* _Written exercise 1_
Decide whether each statement agrees with the BMW 6 Series Gran Coupé review: (a) Mercedes-Benz has offered its CLS in the four-door coupé segment since 2004; (b) the Gran Coupé's wheelbase is 23mm longer than the Coupé's; (c) the Gran Coupé is the third model in the line-up. Answer yes or no for each, quoting the words of the review that settle it.
* _Written exercise 2_
Duplicate the part of the Gran Coupé review from "Looking at it" up to and including "thing is raucous.".

* _Selected excerpt_
BMW’s 6 Series Gran Coupé, too, is out to bloody plenty of noses in Ingolstadt and Stuttgart. It will take some doing though, because Mercedes-Benz has held sway in the four-door coupé segment with its CLS since 2004, and Audi only took about five years to copy the idea. BMW has only just responded with this 6 Series Gran Coupé, the third model in the line-up joining the Convertible and Coupé models launched last year. The carmaker’s designers all received a simple memo: make it look good. At this point they fired up the old Microsoft Paint, or something, and stretched the car’s wheelbase by 113mm.
Looking at it from the front or standing directly behind the rump, there’s no way to tell this is a four-door. Even the badge just reads 640i (unless you go for the 650i, in which case the badge reads 650i) without any other nomenclature suggesting the notion of Gran Coupé-ness. This is good, because even if the Gran Coupé is a substantial 23mm taller than the Coupé, its elongated profile makes it sleeker, sexier, more purposeful, and about as family orientated as a living room with a mirror ball and a stainless steel pole, floor to ceiling, in the middle. This thing is raucous.

* _Scene question records_
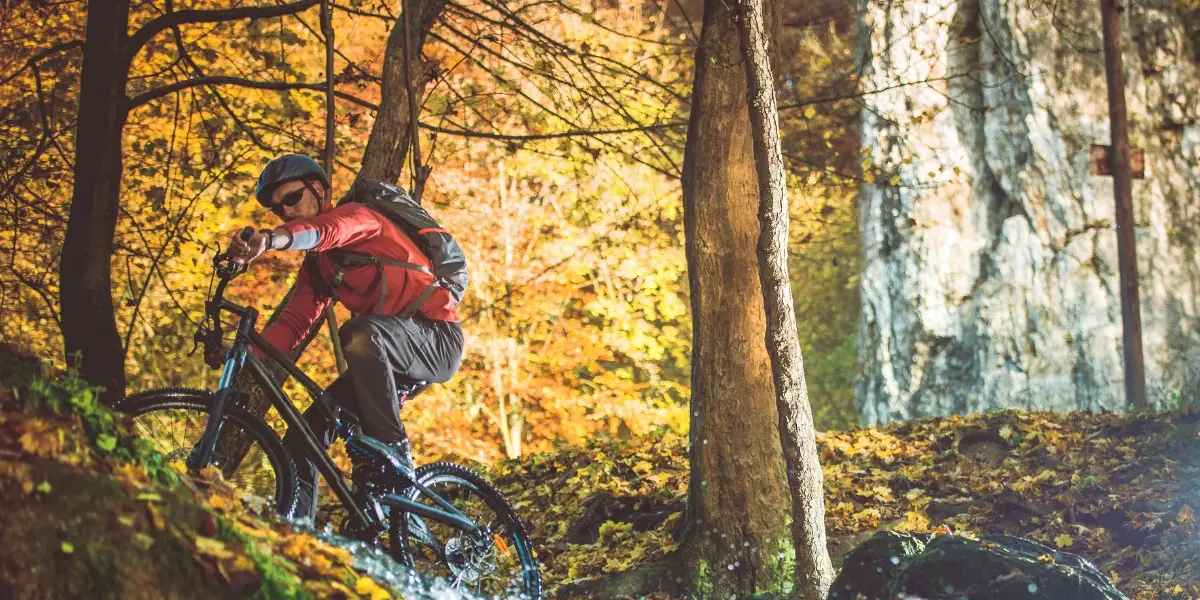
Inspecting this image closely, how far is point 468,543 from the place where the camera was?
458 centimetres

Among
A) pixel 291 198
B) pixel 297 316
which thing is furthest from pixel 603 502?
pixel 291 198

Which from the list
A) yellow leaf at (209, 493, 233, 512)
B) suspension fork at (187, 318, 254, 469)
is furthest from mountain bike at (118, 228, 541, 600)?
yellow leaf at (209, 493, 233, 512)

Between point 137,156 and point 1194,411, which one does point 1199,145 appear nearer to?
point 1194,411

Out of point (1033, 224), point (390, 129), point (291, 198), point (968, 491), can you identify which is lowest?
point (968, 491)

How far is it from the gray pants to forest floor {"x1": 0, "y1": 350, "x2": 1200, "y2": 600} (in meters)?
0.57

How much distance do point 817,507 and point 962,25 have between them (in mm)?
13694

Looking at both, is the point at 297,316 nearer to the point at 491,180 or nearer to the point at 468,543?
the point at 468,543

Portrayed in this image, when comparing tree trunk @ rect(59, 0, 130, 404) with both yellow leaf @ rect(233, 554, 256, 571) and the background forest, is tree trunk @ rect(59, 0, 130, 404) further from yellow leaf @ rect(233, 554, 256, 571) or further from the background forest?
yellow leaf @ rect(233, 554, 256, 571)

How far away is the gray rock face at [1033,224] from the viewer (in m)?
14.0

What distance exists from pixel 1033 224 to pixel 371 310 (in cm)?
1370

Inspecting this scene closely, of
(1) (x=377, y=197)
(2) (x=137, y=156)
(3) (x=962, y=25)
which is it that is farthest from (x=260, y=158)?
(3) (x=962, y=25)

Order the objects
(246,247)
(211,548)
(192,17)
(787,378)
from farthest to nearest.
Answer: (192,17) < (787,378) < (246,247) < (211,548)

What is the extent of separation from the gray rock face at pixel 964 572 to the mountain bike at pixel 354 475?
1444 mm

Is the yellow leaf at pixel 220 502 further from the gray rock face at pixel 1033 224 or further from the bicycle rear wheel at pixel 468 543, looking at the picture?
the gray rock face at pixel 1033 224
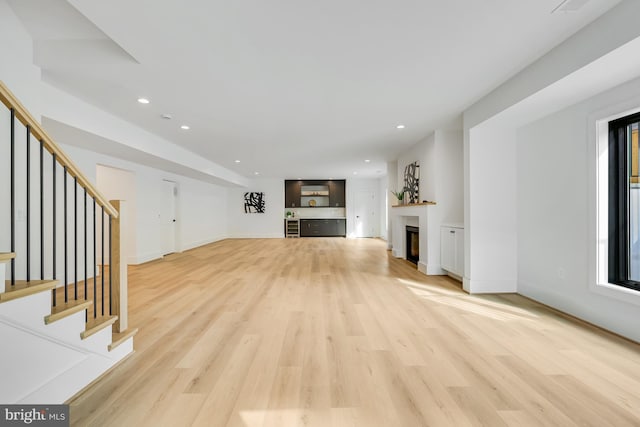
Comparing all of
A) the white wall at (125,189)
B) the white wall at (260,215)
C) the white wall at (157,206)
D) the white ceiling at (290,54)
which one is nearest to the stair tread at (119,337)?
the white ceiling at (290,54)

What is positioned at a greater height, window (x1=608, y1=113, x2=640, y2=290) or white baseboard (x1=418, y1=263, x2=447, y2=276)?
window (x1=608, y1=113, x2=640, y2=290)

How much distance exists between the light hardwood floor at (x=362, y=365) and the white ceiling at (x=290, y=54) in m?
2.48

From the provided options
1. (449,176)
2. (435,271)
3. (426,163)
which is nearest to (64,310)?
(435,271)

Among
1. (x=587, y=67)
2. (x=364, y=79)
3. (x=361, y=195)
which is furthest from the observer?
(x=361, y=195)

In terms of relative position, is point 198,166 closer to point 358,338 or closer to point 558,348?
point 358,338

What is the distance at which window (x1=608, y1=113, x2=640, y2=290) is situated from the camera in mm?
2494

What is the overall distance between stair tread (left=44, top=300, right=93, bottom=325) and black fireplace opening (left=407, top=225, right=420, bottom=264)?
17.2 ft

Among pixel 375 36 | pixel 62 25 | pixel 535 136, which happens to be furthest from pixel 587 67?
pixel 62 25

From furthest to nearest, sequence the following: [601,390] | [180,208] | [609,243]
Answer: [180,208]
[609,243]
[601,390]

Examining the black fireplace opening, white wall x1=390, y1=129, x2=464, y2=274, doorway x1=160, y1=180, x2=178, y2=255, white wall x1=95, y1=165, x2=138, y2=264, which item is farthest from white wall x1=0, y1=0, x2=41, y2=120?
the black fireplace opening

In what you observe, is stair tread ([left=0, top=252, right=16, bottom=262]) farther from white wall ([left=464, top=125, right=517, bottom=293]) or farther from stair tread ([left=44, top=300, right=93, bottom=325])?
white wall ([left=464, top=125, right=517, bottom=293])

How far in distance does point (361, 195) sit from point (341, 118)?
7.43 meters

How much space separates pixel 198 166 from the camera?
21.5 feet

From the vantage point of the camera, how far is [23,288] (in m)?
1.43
--
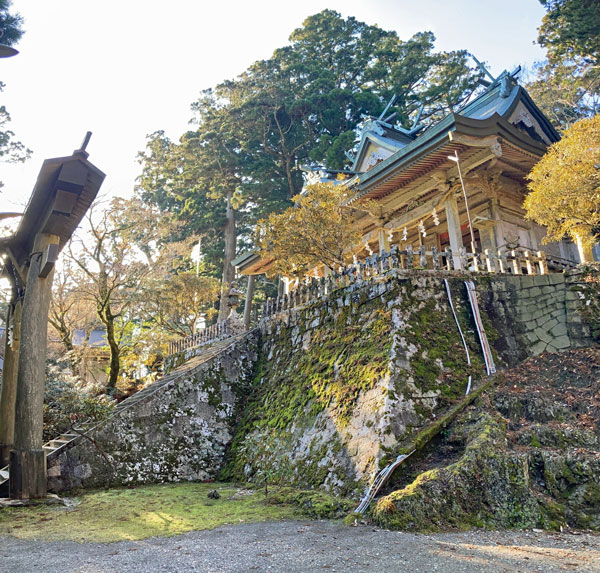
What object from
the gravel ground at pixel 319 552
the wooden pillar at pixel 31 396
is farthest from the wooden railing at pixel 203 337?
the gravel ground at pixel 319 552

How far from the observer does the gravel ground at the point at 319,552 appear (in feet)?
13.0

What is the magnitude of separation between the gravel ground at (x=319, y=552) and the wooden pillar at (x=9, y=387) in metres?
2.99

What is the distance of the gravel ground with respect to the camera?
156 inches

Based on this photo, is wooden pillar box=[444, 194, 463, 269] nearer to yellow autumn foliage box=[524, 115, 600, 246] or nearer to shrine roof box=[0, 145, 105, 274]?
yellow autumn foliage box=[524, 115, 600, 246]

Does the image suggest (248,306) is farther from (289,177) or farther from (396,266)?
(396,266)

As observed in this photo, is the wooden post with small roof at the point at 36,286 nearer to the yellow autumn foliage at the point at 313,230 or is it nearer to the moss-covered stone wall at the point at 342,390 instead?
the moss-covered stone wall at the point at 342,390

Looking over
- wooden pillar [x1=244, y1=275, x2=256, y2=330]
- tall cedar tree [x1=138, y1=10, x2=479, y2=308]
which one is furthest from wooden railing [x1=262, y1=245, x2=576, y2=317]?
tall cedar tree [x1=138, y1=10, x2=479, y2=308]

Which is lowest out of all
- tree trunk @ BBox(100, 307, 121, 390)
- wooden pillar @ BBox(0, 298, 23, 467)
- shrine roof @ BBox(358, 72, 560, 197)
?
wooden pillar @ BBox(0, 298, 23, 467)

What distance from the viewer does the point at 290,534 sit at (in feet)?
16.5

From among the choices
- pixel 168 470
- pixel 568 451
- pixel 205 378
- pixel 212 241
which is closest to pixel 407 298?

* _Expected output 1_
(a) Yes: "Mercedes-Benz has held sway in the four-door coupé segment with its CLS since 2004"
(b) No: "stretched the car’s wheelbase by 113mm"
(c) Yes: "the third model in the line-up joining the Convertible and Coupé models launched last year"

* _Expected output 2_
Looking at it from the front or standing directly behind the rump, there’s no way to tell this is a four-door. Even the badge just reads 640i (unless you go for the 650i, in which case the badge reads 650i) without any other nomenclature suggesting the notion of Gran Coupé-ness. This is good, because even if the Gran Coupé is a substantial 23mm taller than the Coupé, its elongated profile makes it sleeker, sexier, more purposeful, and about as family orientated as a living room with a mirror ball and a stainless steel pole, floor to ceiling, in the middle. This thing is raucous.